* [DOCUMENT TEXT]:
++++++++

In [1]:
import argparse
import os
import time
import requests
import numpy as np
import pandas as pd
from functools import partial
from original import get_bootstrap_result as og_bootstrap, compute_mle_elo as og_mle
from faster import get_bootstrap_result as fast_bootstrap, compute_mle_elo as fast_mle

In [2]:
# load and filter the data, same logic as from the original notebook
# https://colab.research.google.com/drive/1KdwokPjirkTmpO_P1WByFNFiqxWQquwH#scrollTo=EZvUIOhVZD27
url = "https://storage.googleapis.com/arena_external_data/public/clean_battle_20240814_public.json"
response = requests.get(url)

with open('local_file_name.json', 'wb') as file:
    file.write(response.content)

# load the JSON data from the local file
with open('local_file_name.json', 'r') as file:
    battles = pd.read_json(file).sort_values(ascending=True, by=["tstamp"])

# we use anony battles only for leaderboard
battles = battles[battles["anony"] == True]

# we de-duplicate top 0.1% redudant prompts
# see https://lmsys.org/blog/2024-05-17-category-hard/#note-enhancing-quality-through-de-duplication
print("Before dedup: ", len(battles))
battles = battles[battles["dedup_tag"].apply(lambda x: x.get("sampled", False))]
print("After dedup: ", len(battles))

Before dedup:  1799991
After dedup:  1670250


In [3]:
# First compare MLE directly with MLE
original_ratings = og_mle(battles)

In [4]:
# ironically this is slower than the original
# this is because it does some one-time preprocessing to make all the subsequent bootstrap calls **much** faster
fast_ratings = fast_mle(battles)

In [5]:
mean_abs_rating_diff = np.mean(np.abs(original_ratings.values - fast_ratings.values))
print(f'mean absolute difference: {mean_abs_rating_diff}')

mean absolute difference: 7.167734795018973e-11


In [6]:
# next look at the bootstrap
original_bootstrap_ratings = og_bootstrap(battles, og_mle, 100)

bootstrap:   0%|          | 0/100 [00:00<?, ?it/s]

bootstrap: 100%|██████████| 100/100 [19:43<00:00, 11.83s/it]


In [7]:
fast_bootstrap_ratings = fast_bootstrap(battles, 100)

In [8]:
og_bootstrap_mean = original_bootstrap_ratings.values.mean(axis=0)
og_bootstrap_std = original_bootstrap_ratings.values.std(axis=0)

++++++++

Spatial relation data
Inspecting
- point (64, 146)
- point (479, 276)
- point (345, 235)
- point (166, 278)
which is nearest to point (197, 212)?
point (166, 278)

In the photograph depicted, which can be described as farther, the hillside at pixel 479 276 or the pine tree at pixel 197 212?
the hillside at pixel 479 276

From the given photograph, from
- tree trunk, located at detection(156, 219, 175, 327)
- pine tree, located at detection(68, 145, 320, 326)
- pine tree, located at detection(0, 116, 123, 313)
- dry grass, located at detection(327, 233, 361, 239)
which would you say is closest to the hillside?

++++++++

* [GOALS]:
(A) Retype the section of the rating benchmark notebook that opens with the words containing "bootstrap: 100%|██████████| 100/100" and closes with "og_bootstrap_std = original_bootstrap_ratings.values.std(axis=0)".
(B) Continue the rating benchmark notebook from its last line.

* [FINAL ANSWERS]:
(A)
bootstrap: 100%|██████████| 100/100 [19:43<00:00, 11.83s/it]


In [7]:
fast_bootstrap_ratings = fast_bootstrap(battles, 100)

In [8]:
og_bootstrap_mean = original_bootstrap_ratings.values.mean(axis=0)
og_bootstrap_std = original_bootstrap_ratings.values.std(axis=0)

(B)
# they are sorted by median they could be in different order due to randomness
fast_bootstrap_mean = fast_bootstrap_ratings[original_bootstrap_ratings.columns].values.mean(axis=0)
fast_bootstrap_std = fast_bootstrap_ratings[original_bootstrap_ratings.columns].values.std(axis=0)

print(f'mean abs diff of means: {np.mean(np.abs(og_bootstrap_mean - fast_bootstrap_mean))}')
print(f'mean abs diff of stds: {np.mean(np.abs(og_bootstrap_std - fast_bootstrap_std))}')

mean abs diff of means: 0.3105859687304655
mean abs diff of stds: 0.24714694090303316


In [9]:
# check if the difference is smaller with more samples
original_bootstrap_ratings2 = og_bootstrap(battles, og_mle, 200)
fast_bootstrap_ratings2 = fast_bootstrap(battles, 200)

bootstrap:   0%|          | 0/200 [00:00<?, ?it/s]

bootstrap: 100%|██████████| 200/200 [35:36<00:00, 10.68s/it]


In [10]:
og_bootstrap_mean2 = original_bootstrap_ratings2.values.mean(axis=0)
og_bootstrap_std2 = original_bootstrap_ratings2.values.std(axis=0)
# they are sorted by median they could be in different order due to randomness
fast_bootstrap_mean2 = fast_bootstrap_ratings2[original_bootstrap_ratings2.columns].values.mean(axis=0)
fast_bootstrap_std2 = fast_bootstrap_ratings2[original_bootstrap_ratings2.columns].values.std(axis=0)

print(f'mean abs diff of means: {np.mean(np.abs(og_bootstrap_mean2 - fast_bootstrap_mean2))}')
print(f'mean abs diff of stds: {np.mean(np.abs(og_bootstrap_std2 - fast_bootstrap_std2))}')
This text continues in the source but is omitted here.